Although public health researchers have focused early applications of social media on reliably monitoring the spread of diseases such as the flu, Sean Young of the Center for Digital Behavior at the University of California, Los Angeles, said that we were still in the early stages of testing how powerful these technologies would be.

He added that with the right tools in place, social media could offer a rich source of psychological and health-related data generated in an environment in which people are often willing to share freely.

His recent work on Behavioral Insights on Big Data (BIBD) for HIV offers the tantalizing possibility that insights gleaned from social media could be used to help governments, public health departments, hospitals, and caretakers monitor people's health behaviors "to know where, when, and how we might be able to prevent HIV transmission."

Young details a social-media-based intervention in which African American and Latino men who have sex with men shared a tremendous amount of personal information through social media, including when or whether they had "come out," as well as experiences of homelessness and stigmatization. What's more, they found that people who discussed HIV prevention topics on social media were more than twice as likely to later request an HIV test.

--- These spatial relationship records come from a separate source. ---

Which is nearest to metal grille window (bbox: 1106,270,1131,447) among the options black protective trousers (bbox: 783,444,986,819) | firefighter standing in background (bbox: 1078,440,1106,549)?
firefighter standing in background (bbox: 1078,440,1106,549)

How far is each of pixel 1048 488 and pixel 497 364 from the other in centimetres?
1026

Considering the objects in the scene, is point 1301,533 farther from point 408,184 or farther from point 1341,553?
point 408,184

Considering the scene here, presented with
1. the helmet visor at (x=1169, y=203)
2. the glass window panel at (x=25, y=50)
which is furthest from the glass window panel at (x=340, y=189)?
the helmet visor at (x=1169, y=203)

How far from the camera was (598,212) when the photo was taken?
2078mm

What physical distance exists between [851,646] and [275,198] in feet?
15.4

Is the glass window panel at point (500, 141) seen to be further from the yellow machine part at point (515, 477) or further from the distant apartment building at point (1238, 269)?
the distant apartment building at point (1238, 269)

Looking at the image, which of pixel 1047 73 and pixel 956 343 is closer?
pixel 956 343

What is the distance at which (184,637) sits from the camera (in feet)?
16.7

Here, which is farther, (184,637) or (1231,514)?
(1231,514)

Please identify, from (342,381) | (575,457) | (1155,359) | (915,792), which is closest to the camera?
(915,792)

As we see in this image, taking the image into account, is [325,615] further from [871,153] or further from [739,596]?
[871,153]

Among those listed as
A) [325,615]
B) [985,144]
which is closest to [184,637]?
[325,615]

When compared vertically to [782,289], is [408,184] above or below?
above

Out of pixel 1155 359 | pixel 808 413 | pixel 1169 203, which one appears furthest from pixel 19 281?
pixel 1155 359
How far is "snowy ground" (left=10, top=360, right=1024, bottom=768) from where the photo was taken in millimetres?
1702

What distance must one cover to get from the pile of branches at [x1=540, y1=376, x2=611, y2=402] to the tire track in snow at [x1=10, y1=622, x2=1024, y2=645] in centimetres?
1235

In the context of HIV prevention, tweets have also been shown to identify people who are currently or were soon to engage in sexual- or drug-related risk behaviors. Those tweets could be mapped to particular locations and related to actual HIV trends.

Young said there was a need for updated infrastructure and sophisticated toolkits to handle all of those data, noting that there are about 500 million communications sent every day on Twitter alone.

Although privacy concerns about such uses of social media shouldn't be ignored, Young said there was evidence that people had already begun to accept such uses of social media, even by corporations looking to boost profits.

The study is published in the journal Cell Press.